DOCUMENT EXCERPT ->
## START

Blog and class notes 27 January 2017

Welcome to a new term leading up to Easter in which my theme to begin the year is Yoga Fundamentals. It’s never a bad thing to go back to basics for even teachers and experienced students as it gives us time to re-evaluate and  focus on the core elements of yoga.

The theme for the first week was the breath, which underpins everything we do.The breath, mind and body are interdependent. For example, when we are resting and relaxed, this should be reflected in our breathing, which is roughly at the rate of around six to eight breaths each minute, although there is no hard and fast rule. However, when we are stressed, our breath often becomes faster and shallower, which in turn feeds into feelings of anxiety and alarm.

Deeper yogic breathing can reverse this, and help us unwind and relax. We can focus on our breath at the beginning of class to help and prepare both the body and mind for practice.

## END

TASKS TO CARRY OUT ->
A – The yoga class notes name three things as interdependent. List them.
B – Answer these questions from the yoga class notes:
(i) What is the theme that opens the year?
(ii) What was the theme of the first week?
(iii) At roughly what rate do we breathe when resting and relaxed?
C – Carry on the yoga class notes from their last sentence.
The rows after this text aren't needed for anything asked here.

ENTRIES SHOWN ->
## START

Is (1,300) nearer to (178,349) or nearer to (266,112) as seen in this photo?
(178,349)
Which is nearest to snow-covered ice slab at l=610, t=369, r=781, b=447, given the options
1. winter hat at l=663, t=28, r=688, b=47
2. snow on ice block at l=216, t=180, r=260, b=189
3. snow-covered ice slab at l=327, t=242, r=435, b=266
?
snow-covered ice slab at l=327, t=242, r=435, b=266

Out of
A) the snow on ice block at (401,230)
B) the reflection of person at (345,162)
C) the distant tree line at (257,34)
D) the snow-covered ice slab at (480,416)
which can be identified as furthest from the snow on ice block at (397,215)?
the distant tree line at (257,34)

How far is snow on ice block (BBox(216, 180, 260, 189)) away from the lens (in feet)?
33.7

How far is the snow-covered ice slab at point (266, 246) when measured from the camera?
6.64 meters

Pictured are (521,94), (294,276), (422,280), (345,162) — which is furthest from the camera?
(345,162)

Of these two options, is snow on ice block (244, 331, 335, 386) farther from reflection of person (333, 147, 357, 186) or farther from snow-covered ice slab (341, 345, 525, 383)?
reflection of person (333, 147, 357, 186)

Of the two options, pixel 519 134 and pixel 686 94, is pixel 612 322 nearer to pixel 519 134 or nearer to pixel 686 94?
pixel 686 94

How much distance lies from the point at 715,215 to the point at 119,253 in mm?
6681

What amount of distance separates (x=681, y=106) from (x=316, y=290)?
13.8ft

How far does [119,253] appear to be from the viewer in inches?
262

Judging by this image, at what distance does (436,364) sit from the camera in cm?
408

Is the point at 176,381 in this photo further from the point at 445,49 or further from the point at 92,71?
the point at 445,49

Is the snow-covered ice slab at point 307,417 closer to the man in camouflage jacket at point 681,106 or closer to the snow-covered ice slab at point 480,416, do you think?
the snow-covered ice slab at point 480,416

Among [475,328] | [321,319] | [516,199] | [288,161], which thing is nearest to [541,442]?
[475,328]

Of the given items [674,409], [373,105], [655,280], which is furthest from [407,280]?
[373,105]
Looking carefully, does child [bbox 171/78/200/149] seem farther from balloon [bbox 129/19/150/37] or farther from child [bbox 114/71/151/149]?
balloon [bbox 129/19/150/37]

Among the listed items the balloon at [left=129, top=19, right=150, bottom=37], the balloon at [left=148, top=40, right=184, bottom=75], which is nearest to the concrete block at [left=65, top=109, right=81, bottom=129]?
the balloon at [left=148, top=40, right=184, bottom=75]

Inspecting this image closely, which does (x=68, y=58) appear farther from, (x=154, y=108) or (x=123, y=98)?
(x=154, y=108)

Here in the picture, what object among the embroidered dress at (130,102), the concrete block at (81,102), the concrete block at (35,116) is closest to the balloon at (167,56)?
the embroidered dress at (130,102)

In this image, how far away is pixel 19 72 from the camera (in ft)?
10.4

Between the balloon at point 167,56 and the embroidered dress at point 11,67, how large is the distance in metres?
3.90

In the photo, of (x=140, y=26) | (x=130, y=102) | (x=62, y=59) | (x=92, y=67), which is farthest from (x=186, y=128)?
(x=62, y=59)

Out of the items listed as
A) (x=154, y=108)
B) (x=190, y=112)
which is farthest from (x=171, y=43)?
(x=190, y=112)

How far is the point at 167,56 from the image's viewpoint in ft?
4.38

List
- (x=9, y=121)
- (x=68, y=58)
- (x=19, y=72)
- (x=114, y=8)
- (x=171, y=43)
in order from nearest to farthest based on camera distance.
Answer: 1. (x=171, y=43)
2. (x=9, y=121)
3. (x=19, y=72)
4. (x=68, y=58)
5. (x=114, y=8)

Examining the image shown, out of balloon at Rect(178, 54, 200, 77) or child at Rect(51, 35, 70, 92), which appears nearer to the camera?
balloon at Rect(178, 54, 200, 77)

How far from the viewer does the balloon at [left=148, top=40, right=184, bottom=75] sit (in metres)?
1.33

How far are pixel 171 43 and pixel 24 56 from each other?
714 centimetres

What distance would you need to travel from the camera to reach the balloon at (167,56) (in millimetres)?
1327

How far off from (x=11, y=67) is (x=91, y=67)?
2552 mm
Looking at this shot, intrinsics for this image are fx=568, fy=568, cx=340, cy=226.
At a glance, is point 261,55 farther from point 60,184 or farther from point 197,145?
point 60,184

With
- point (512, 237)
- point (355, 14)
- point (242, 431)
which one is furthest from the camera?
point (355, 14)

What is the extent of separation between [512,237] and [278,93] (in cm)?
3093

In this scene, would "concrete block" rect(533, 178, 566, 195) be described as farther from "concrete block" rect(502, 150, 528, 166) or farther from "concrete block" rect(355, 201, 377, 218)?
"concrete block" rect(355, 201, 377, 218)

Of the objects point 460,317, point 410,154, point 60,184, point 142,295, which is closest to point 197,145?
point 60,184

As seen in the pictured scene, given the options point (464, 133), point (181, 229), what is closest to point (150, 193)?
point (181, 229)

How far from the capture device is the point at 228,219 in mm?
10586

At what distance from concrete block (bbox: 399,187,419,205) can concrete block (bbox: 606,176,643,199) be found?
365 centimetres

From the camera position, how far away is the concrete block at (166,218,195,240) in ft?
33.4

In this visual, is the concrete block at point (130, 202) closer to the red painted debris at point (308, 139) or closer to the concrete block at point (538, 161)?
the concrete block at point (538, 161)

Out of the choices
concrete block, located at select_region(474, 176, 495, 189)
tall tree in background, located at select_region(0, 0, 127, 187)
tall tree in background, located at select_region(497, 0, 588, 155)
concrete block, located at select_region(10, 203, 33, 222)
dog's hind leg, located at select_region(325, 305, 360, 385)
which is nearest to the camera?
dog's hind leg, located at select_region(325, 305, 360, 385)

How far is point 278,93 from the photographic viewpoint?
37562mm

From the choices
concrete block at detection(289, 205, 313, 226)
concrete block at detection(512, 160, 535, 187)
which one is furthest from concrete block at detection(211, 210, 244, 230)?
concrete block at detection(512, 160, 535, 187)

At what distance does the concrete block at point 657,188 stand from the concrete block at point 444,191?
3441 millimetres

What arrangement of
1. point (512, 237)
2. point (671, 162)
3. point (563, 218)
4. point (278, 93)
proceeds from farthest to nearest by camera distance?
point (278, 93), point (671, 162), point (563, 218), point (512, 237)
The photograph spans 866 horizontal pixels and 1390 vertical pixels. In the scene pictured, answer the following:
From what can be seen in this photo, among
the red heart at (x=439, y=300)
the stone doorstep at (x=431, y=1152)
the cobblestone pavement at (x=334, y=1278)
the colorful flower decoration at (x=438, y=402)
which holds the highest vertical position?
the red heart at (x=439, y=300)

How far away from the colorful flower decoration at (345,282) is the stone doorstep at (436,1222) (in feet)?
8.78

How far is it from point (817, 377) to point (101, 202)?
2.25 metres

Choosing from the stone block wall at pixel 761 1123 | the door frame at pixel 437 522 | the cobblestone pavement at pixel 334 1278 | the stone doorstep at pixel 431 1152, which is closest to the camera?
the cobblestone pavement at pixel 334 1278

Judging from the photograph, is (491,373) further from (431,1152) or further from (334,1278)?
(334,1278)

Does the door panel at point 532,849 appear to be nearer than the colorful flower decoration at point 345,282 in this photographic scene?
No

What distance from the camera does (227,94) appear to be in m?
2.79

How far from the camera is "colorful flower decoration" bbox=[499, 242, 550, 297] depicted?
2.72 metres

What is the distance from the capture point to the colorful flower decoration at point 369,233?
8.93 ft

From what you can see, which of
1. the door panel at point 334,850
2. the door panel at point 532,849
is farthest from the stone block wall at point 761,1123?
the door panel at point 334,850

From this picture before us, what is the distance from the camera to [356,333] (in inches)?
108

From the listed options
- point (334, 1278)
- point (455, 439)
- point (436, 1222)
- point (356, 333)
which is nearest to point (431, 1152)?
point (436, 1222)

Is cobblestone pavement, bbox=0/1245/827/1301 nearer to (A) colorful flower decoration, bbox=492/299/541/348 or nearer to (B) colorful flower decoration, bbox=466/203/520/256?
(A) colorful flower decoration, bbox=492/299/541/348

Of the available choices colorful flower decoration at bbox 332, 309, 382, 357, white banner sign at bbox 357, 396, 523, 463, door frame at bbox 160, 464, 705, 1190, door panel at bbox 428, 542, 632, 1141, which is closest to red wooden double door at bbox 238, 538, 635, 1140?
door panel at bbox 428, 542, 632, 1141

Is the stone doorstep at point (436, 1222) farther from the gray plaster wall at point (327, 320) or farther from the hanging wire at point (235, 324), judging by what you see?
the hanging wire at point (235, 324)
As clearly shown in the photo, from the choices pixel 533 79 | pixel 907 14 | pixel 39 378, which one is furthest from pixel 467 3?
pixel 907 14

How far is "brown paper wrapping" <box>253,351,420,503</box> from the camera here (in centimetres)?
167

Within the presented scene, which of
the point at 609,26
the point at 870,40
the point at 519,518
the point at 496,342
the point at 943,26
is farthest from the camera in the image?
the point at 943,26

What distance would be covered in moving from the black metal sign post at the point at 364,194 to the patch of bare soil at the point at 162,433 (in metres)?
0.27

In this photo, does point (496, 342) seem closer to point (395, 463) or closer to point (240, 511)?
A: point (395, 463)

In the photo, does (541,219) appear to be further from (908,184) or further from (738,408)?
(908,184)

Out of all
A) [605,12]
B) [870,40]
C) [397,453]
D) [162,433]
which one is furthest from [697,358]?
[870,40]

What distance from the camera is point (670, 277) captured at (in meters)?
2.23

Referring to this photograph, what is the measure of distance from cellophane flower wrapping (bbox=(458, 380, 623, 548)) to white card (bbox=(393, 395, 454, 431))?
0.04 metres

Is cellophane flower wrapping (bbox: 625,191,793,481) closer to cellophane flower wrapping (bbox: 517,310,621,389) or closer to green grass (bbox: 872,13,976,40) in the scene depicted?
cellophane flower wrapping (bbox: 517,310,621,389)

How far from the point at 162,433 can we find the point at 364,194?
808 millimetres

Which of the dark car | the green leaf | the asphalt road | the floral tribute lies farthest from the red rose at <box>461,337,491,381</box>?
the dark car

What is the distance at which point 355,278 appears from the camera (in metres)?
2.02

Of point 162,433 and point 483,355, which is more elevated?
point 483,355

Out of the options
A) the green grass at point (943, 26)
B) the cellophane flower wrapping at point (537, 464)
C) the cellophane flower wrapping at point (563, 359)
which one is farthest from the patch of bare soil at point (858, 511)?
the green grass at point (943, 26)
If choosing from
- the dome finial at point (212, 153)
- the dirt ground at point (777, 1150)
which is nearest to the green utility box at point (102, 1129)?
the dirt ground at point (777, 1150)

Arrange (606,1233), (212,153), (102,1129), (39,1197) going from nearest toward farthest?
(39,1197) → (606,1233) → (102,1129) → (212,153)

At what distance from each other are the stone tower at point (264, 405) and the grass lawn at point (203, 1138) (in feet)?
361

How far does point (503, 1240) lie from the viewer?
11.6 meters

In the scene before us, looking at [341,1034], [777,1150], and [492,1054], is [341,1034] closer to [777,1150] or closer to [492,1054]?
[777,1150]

## END

ANSWERS FOR THE TASKS ->
A – The breath, the mind, the body

B –
(i) Yoga Fundamentals
(ii) The breath
(iii) Around six to eight breaths each minute

C –
A good way to start is to lie in the ‘constructive rest’ position, with the knees bent and feet flat on the floor.By closing the eyes, and following the rise and fall of the belly under the hands, we bring our awareness to the flow of breath through the nose. We can introduce a count in and out, to focus the mind, and further slow down and relax.

After 5-10 minutes of letting go, you can start to link a movement to the rhythm of breathing: for example, bringing the arms overhead, gently swaying the knees from side to side, or lifting the hips up to the ceiling and down.The breath should initiate the movement, and continue a little afterwards.

This week we worked with yoga belts to deepen into our stretches using the breath. Rest by hugging the knees into the chest afterwards.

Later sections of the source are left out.